Je me souviens, Tahiti

Publié par Marie  - Catégories :  #Atelier, #Marie

Je me souviens, Tahiti

Je me souviens de mon pied cherchant la fraîcheur du drap housse dans cette nuit où tout devient moite en un instant.

Je me souviens des miaulements bruyants et insistants des chattes en chaleur, errant sous les étoiles brillantes à la recherche d’un mâle. Des nuits entières à ne pouvoir dormir et des petits déjeuners où le père, la mère et moi-même piquions du nez dans nos bols tout en pestant contre ces chattes pleines de désirs.

Je me souviens des réveils nocturnes au bruit des fruits trop mûrs chutant avec fracas sur le toit en tôle des voisins. La mangue fait « flop », la noix de coco, « bang ».

Je me souviens de ces coqs fous qui chantent à n’importe quelle heure de la nuit et même de la journée.

Je me souviens du tendre vrombissement de l’avion venant de France. Il est donc 4h30 du matin s’il n’a pas de retard. Je me rendors, rassurée.

Je me souviens de ces rideaux faits maison au tissu rose de très bonne qualité venant de France assortis à mon dessus de lit à volants, assortis à mes abat jours à pinces, assortis au sentiment bourgeois parisien de ma mère déracinée sur cette île tropicale.

Je me souviens du Tang, Fanta Grape, Singapour Grenadine, diverses cochonneries chimiques aromatisées à l’orange, au raisin, à la grenadine nous colorant la langue en arc en ciel, ma cousine et moi. Impossible de ne pas être prise en flag de gourmandise.

Je me souviens des trousses Hello Kity ou Windsurf que je n’avais pas. Pas assez riche.
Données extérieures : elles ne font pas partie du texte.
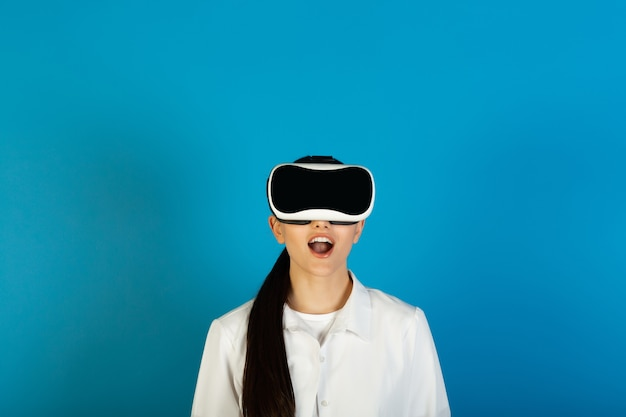 Impressed woman wearing in glasses of virtual reality.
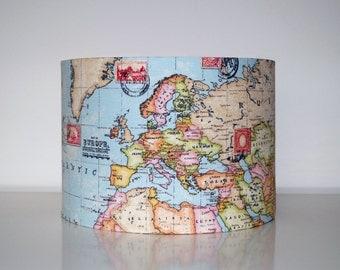 World map drum lampshade. Travel postage, vintage look.
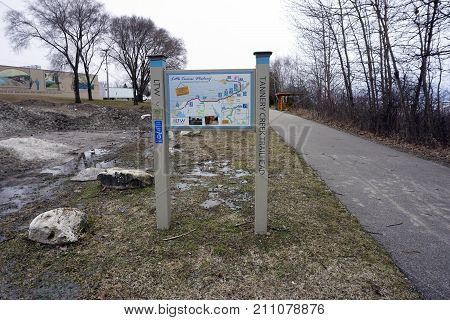 BAY VIEW, MICHIGAN / UNITED STATES - MARCH 30, 2017: A map, posted at the Tannery Creek Trailhead, provides information on public amenities available along the Little Traverse Wheelway, which connects, Charlevoix, Petoskey and Harbor Springs.
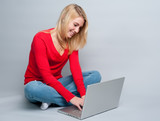 Young woman at laptop computer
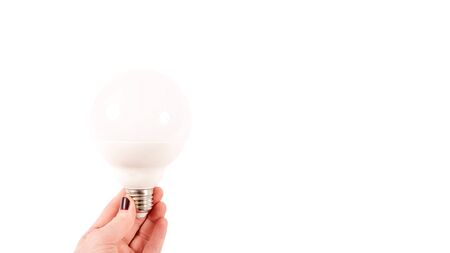 Female hand holding a big matte light bulb on white background, close-up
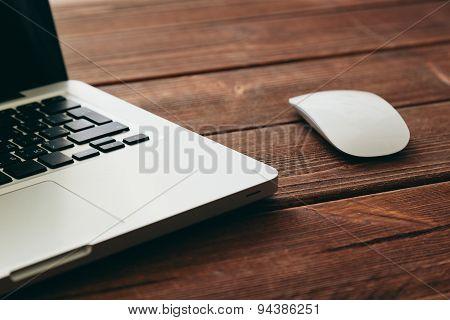Close-up shot of laptop on old wooden desk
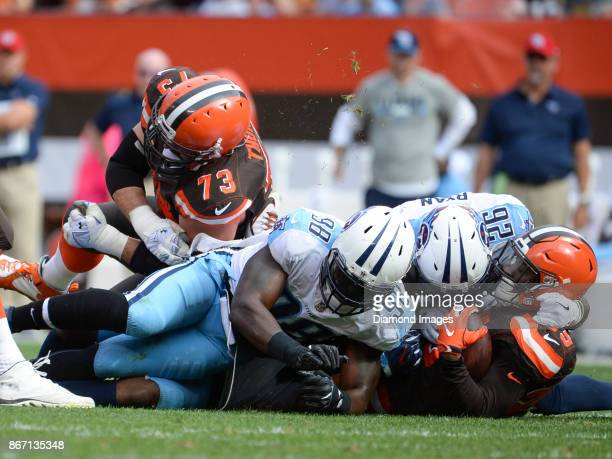 Running back Duke Johnson Jr #29 of the Cleveland Browns is tackled by cornerback Logan Ryan and linebacker Brian Orakpo of the Tennessee Titans as...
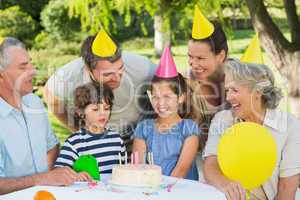 Extended family wearing party hats at birthday celebration in pa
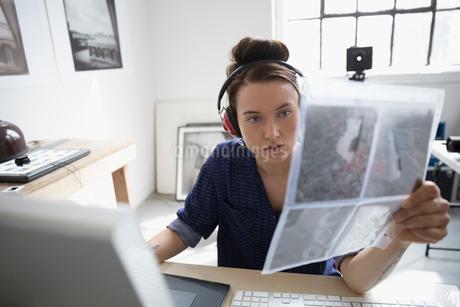 Female photographer with headphones examining photographic slides at laptop in art studioの写真素材 [FYI02321503]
Je me souviens de la liberté. Je rentre de l’école à 15h. Je jette mon lourd cartable dans ma grande chambre rose et saute dans l’eau transparente. L’eau de mer. Le lagon à deux enjambées de mon jardin bord de mer.

Je me souviens de ma chienne me faisant la fête en rentrant de l’école, avec sa queue dure comme un bâton de fer. Je joue du piano sur ces tétons. Brave bête. En échange j’endors ses tiques à l’éther et les lui retires. Good deal.

Je me souviens papy. Je me souviens mamie. Deux gros ventres chaleureux et rassurants. Tous les week end et vacances avec eux. Bouffe. Musique. Affection. Protection.

Je me souviens des week end chez eux, à Papara. Ambiance pied noire. On s’amuse, on rit. Les adultes s’engueulent. La journée dans l’eau avec notre bande de copains. Le soir, devant Dallas, ton univers impitoyable ou à trembler devant L’île aux trente cercueils.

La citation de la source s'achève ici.